Terör örgütünün taleplerini kabul etmenin tehdide boyun eğmek olmadığını söyleyen Bahçeli “Ancak silah ve şiddet karşısında toplumun boyun eğdiğini göstermek ne kadar yanlışsa terörü yaratan ortamın iyileşmesi için demokratik adımlardan imtina edilmesi de o ölçüde yanlıştır. Teröristin moralini bozan ve direncini azaltan iki faktörden birisi temel iddialarına yönelik kuşkular duyması ve diğeri de silahlı eylemlerin başarısızlığa mahkum olduğun ikna edilmesidir. PKK’nın silahlı eylemleri başarısızlığa mahkumdur. Terörle hiçbir yere varılamaz. Türkiye, bölücü teröre asla rıza göstermeyecektir. Diğer yanda demokratik reformların yapılması akla en yatkın seçenektir. Terör eylemlerine derhal son verilmesi, teröristlerin teslim olması, Türk adaletinin vereceği hükme razı olarak cezalarını çekmeleri terör örgütü için tek çıkıştır. Ne ABD ne AB ne Irak ne Suriye ne de bir başka ülkeyle birlikte Kürt kardeşlerimizin sözcüsü olması asla imkansızdır” dedi.
Bu açıklamalardan sonra Bahçeli’nin bir çıkışı daha oldu. Bu çıkış terör örgütü PKK lideri Abdullah Öcalan’ın hapishaneden çıkarılıp TBMM’ye getirilmesi ve DEM Grup Toplantısı’nda konuşması yönündeydi. Bahçeli’nin isteği Öcalan’ın Meclis’te terörün tamamen bittiğini ve örgütün lağvedildiğini söylemesi yönünde oldu:
“TBMM’de her meselenin ele alınıp milli akılla çözümü mümkün ve mecburidir. Eğer terörsüz bir siyaset, ülke, gelecekte herkes ittifak halindeyse o halde gövdemizi koymaya varız. Türkiye’ye getirilirken her türlü hizmete hazırım diyen terörist başı buyursun, terörün bittiğini, örgütün tasfiye edildiğini tek taraflı ilan etsin. Bu çağrımı henüz anlamayanlar çok sayıda.
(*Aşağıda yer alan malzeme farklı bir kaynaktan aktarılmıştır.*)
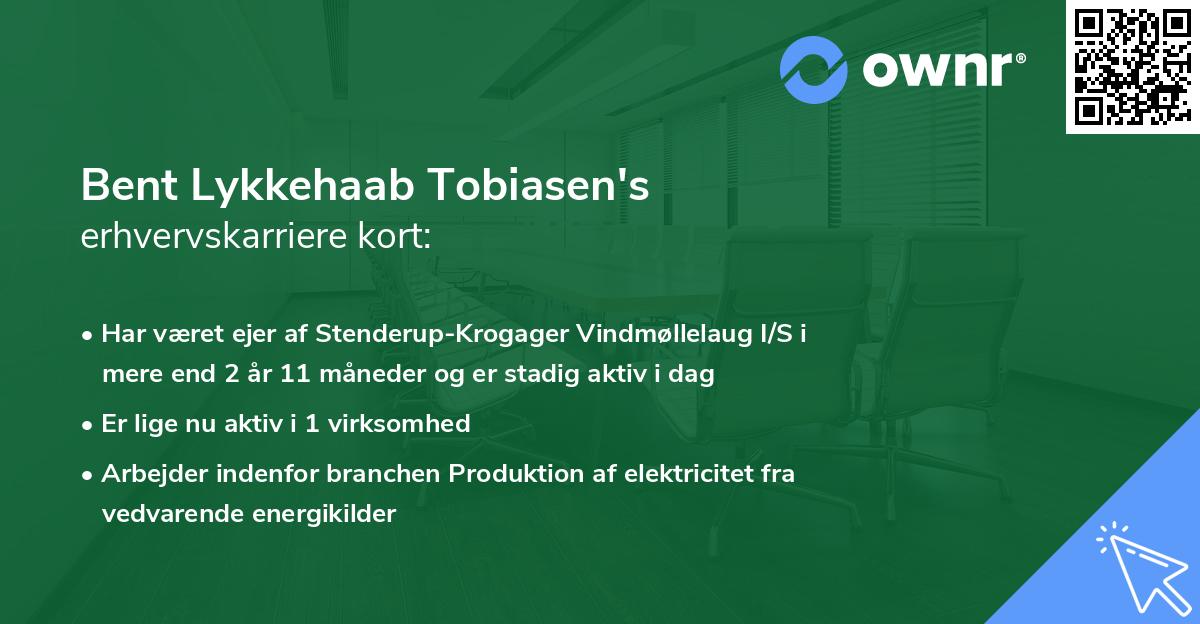 ownr®

Bent Lykkehaab Tobiasen's
erhvervskarriere kort:

• Har været ejer af Stenderup-Krogager Vindmøllelaug I/S i mere end 2 år 11 måneder og er stadig aktiv i dag
• Er lige nu aktiv i 1 virksomhed
• Arbejder indenfor branchen Produktion af elektricitet fra vedvarende energikilder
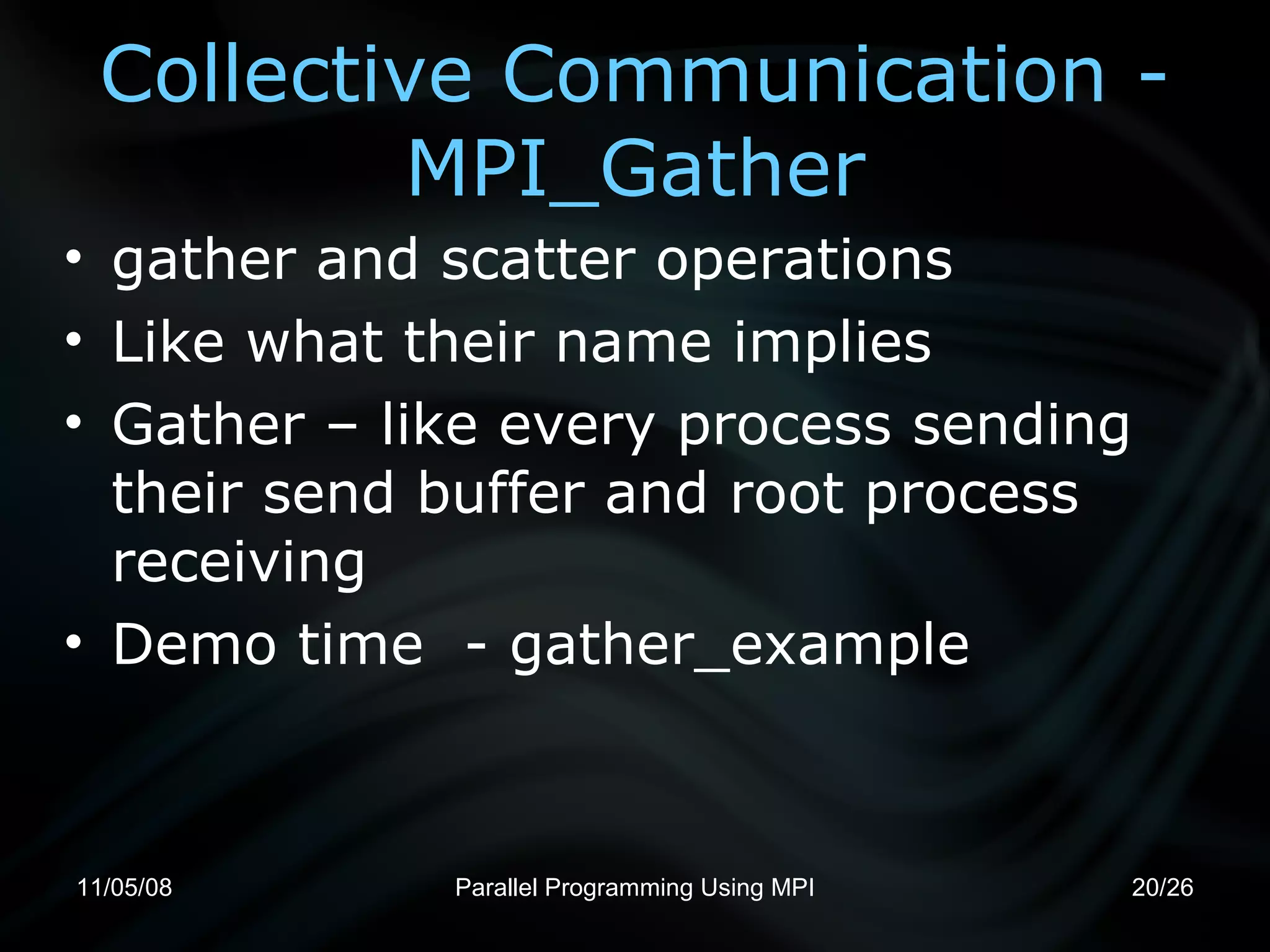 Collective Communication - MPI_Gather

• gather and scatter operations
• Like what their name implies
• Gather – like every process sending their send buffer and root process receiving
• Demo time  - gather_example

11/05/08
Parallel Programming Using MPI
20/26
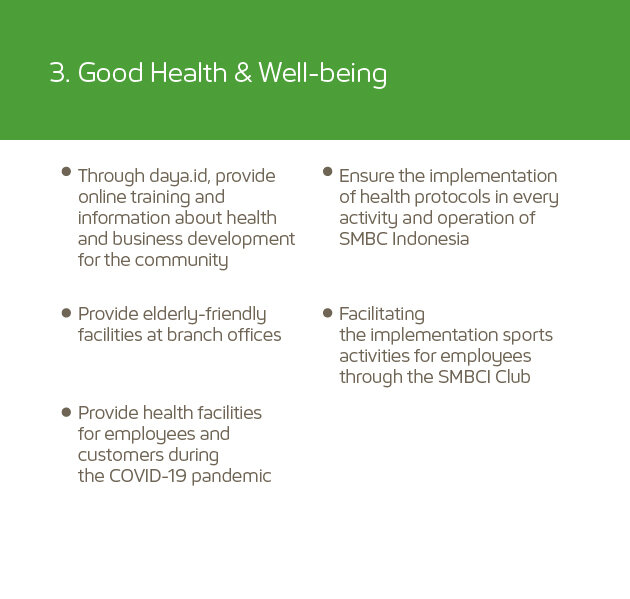 3. Good Health & Well-being

- Through daya.id, provide online training and information about health and business development for the community

- Provide elderly-friendly facilities at branch offices

- Provide health facilities for employees and customers during the COVID-19 pandemic

- Ensure the implementation of health protocols in every activity and operation of SMBC Indonesia

- Facilitating the implementation sports activities for employees through the SMBCI Club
Türkiye Yüzyılı’nda terörü sıfırlamak amacına matuf ikinci hüküm cümlem şöyledir: Şayet terörist başının tecridi kaldırılırsa gelsin, TBMM’de DEM Grup Toplantısı’nda konuşsun. Terörün tamamen bittiğini ve örgütün lağvedildiğini haykırsın. Bu dirayeti gösterirse umut hakkının kullanımıyla ilgili yasal düzenlemenin yapılmasının önü de ardına kadar açılsın. Adres İmralı’dan DEM’e uzansın.”
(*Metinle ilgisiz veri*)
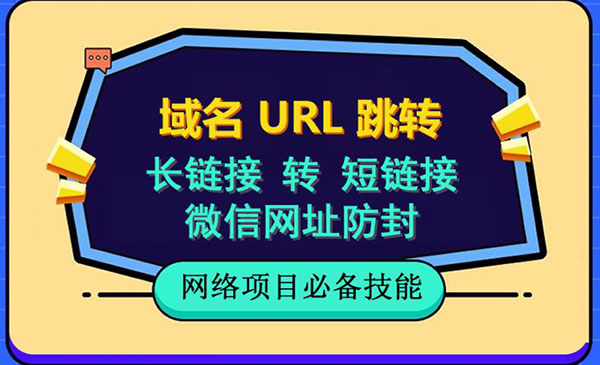 域名 URL 跳转
长链接 转 短链接
微信网址防封

网络项目必备技能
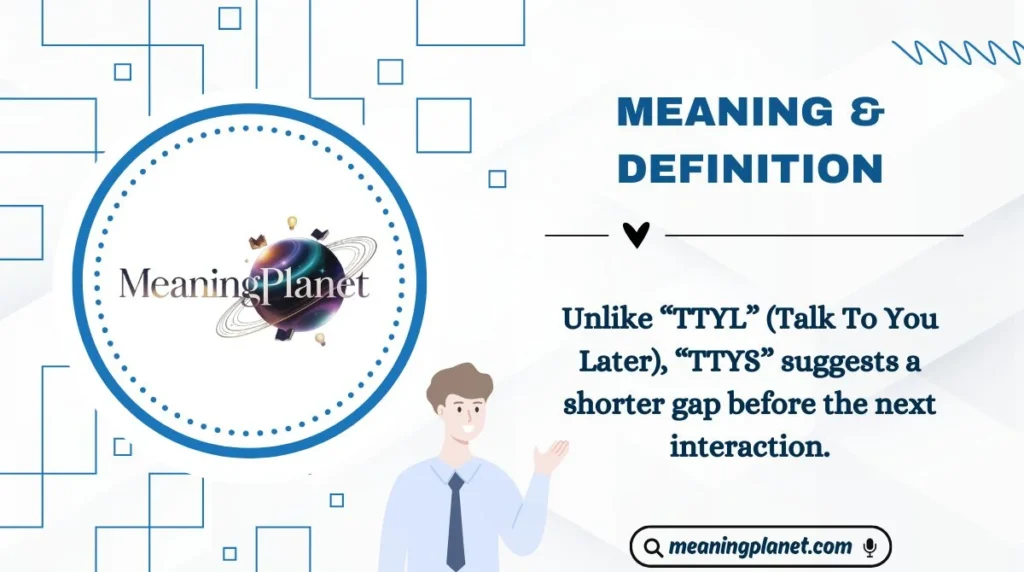 MeaningPlanet

MEANING & DEFINITION

Unlike “TTYL” (Talk To You Later), “TTYS” suggests a shorter gap before the next interaction.

meaningplanet.com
Bahçeli’nin umut hakkı diye bahsettiği kavram hukuki. Hukuken hapis cezasına çarptırılan mahkumların iyi halleri ve ceza sürelerinin belirli bir kısmını tamamlamaları durumunda, erken serbest bırakılma şansını ifade ediyor. Yani hükümlülerin iyi davranışlarının ödüllendirilmesi ve topluma kazandırılması amacı taşıyor.